• Exercise task: Will you repeat word for word the rows starting with the line that contains "Of the point" and going on through the end of the rows?

::::

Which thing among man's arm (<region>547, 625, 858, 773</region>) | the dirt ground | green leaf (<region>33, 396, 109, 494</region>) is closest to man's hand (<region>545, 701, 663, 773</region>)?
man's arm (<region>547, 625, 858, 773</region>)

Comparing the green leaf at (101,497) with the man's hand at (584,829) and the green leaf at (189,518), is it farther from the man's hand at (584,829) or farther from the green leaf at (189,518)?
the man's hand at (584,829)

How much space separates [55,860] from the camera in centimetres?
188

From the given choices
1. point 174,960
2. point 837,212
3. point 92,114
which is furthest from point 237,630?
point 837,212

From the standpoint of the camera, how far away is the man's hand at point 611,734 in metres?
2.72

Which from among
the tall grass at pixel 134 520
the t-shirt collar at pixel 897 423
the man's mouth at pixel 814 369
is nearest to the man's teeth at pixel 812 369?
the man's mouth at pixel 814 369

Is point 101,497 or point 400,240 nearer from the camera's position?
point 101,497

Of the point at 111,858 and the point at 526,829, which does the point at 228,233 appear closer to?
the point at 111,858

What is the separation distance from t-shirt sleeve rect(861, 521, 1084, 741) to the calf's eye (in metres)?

::::

• Correct result:
Of the point at 111,858 and the point at 526,829, which does the point at 228,233 appear closer to?
the point at 111,858

What is the separation distance from t-shirt sleeve rect(861, 521, 1084, 741) to the calf's eye (in metres)?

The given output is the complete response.